In many cases replacing breaking system components is the best course of action but there are occasions when it is possible to repair or service certain pats of the braking system instead. Below we attempt to differentiate the two:
Lubing a cable is often a good idea and can help to prolong its life – a tired and old cable will appear dirty and therefore probably lost its galvanised sheen. This said however, if you find that you’ve applied plenty of lube and that the improvement of the cable performance is not noticably better, it is probably time to replace that cable.
WORKSHOP TIP: It is important to lube and replace cables regularly – i.e. cables should be lubed monthly and replaced at the bike’s three monthly service, or at the very most six monthly intervals (if the bike has been well looked after and the cables regularly lubed.) All cables have a service life – once the cable reaches the end of its life it will snap. Usually this happens next to the barrel end and results in total braking failure.
If the cable is frayed you must also replace it as nothing can be done to repair it in any way.
Brake Blocks and Discs
Classically, brake blocks are replaced when you can no longer see the groove on the pad. Brake pads need replacing often as they wear so fast.
With discs, the general rule of thumb is to replace them when they have 1/2mm of pad left on them. Experienced mechanics can distinguish this by simply holding the wheel up to a light source, pulling the brake lever and peering into the disk caliper to test for wear. We would recommend taking the disk out however and having a good look for yourself.
WORKSHOP TIP: It is very dangerous to let the pad wear down to metal as, when it rubs against the rim which is also a metal surface, grooves are worn in the braking surface. Over time, this can make the rim slightly concave, and the rim may collapse under pressure while being ridden. Rims will often have an indicator in the braking surface to show when it needs replacement – for example many rims have coloured dots in them, and when these dots disappear you know it is time for replacement.
If the brake studs become very rusty you will need to replace them. The problem with this is that some bikes (i.e. BMX forks) do not have replaceable studs and the whole fork would need to be replaced. It is possible to replace the studs on cantilever brakes.
Likewise, many older cantilever brake forks were manufactured with 8mm threads of the brake studs, whereas most modern machines now take 10mm studs. It can be difficult to find the replacement for the older technology and may result in you having to also replace the whole fork.

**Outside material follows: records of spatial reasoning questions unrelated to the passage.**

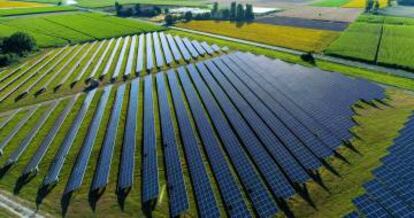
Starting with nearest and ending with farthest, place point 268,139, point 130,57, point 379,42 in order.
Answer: point 268,139 → point 130,57 → point 379,42

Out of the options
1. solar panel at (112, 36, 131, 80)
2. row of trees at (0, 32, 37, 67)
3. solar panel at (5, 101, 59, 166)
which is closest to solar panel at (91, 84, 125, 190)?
solar panel at (5, 101, 59, 166)

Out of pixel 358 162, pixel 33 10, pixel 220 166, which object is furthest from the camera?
pixel 33 10

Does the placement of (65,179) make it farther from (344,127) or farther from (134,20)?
(134,20)

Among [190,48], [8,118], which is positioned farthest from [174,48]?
[8,118]

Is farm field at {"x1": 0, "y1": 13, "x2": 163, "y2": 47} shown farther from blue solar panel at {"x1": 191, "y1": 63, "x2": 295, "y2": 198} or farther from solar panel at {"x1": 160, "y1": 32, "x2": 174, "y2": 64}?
blue solar panel at {"x1": 191, "y1": 63, "x2": 295, "y2": 198}

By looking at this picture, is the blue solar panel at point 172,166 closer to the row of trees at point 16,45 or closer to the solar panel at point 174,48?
the solar panel at point 174,48

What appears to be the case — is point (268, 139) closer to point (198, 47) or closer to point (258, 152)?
point (258, 152)

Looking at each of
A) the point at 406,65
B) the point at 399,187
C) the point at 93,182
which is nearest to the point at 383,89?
the point at 406,65

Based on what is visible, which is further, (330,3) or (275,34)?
(330,3)
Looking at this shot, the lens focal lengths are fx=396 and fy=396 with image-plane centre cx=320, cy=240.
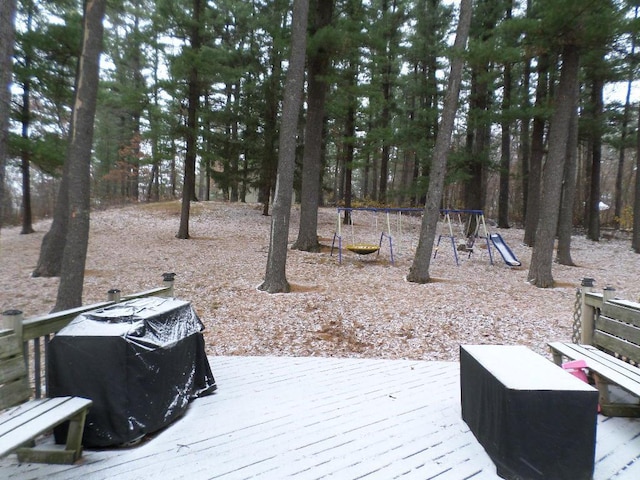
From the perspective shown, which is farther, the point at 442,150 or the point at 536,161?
the point at 536,161

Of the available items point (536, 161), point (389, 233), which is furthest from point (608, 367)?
point (536, 161)

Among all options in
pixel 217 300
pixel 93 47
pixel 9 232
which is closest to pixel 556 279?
pixel 217 300

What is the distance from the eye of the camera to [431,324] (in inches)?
237

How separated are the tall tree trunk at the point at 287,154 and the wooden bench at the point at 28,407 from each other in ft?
17.1

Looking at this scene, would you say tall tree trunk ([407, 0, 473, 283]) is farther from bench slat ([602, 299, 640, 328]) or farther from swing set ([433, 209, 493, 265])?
bench slat ([602, 299, 640, 328])

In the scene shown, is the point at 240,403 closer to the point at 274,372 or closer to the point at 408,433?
the point at 274,372

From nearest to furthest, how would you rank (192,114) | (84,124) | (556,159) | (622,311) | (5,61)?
(622,311) → (5,61) → (84,124) → (556,159) → (192,114)

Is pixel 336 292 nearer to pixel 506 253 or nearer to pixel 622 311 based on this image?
pixel 622 311

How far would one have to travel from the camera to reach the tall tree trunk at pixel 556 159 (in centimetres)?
820

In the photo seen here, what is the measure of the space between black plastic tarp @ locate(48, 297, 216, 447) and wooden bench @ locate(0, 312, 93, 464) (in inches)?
4.4

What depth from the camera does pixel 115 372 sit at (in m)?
2.38

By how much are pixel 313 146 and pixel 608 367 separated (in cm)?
956

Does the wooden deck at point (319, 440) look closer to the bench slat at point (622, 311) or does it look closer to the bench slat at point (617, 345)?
the bench slat at point (617, 345)

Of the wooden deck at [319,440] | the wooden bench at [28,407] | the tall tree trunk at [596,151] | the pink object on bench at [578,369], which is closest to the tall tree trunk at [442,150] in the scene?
the wooden deck at [319,440]
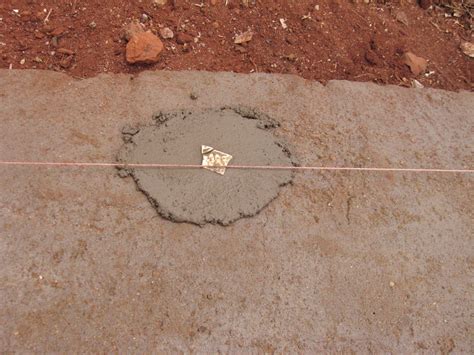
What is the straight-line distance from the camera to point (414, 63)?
2553 mm

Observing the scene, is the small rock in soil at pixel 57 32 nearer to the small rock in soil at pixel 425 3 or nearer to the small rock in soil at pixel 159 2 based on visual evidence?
the small rock in soil at pixel 159 2

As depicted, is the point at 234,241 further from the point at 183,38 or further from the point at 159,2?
the point at 159,2

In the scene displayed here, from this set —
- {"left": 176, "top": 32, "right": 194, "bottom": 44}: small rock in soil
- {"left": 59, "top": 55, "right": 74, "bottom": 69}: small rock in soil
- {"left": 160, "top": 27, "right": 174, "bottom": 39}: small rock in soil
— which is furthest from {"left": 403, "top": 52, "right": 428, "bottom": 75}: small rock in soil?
{"left": 59, "top": 55, "right": 74, "bottom": 69}: small rock in soil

Generally, you would not attempt to repair high end racing bike brake calipers or disk brake calipers. This is because, if you dismantle them, they are made up of many different parts and are very complicated to put back together. Also, the spring tension in them is often machine set and impossible to reset back by hand. Replace these calipers if you assess they are a part of the braking problem.
With other types of brakes however such as Cantilever, V Brakes and BMX U brakes, you can service the calipers first. If you do this however and still find that there is very little braking power, you are probably going to have to replace the caliper anyway. Most bicycle workshops would replace the caliper as a matter of course if they thought it was playing up.
WORKSHOP TIP: Many cheap bikes are fitted with plastic calipers. Plastic is a material that will eventually bow and buckle under the constant pressure of the cable. You are much better upgrading such a caliper when you can – it is really a false economy as these components make the bike cheaper, but they do not stand the test of time.
It is possible to true a warped rotor as discussed in the servicing task. However, when a rotor is well and truly warped into an S shape, or simply it is taking so much time to tinker with to get right that it would be a more economical solution to simply replace it, then it is recommended that you just fit a new one.
Truing rotors can be a very fiddly task and, unfortunately, they often come straight out of the packet slightly bent from transit. A workshop mechanic can often find themselves trying to remedy this problem.
Obviously if the cable housing is ripped in any way it will not be able to offer the protective passage that the cable needs in able to do its job properly – it may get snagged or impede the cable in some way.
Likewise, if the cable housing becomes clogged with dirt and old grease it will also prevent the cable from moving freely. It is not an expensive part to replace and we would recommend that you do so at a bike’s 3 monthly service. See Cable Housing Preparation and Measuring the Cable Housing.
If a noodle is bent or broken in any way it will kink the cable inside. Cables need to travel in as straight a line as possible to the brake and if it is caught on the inisde of the noodle then the noodle must be replaced also.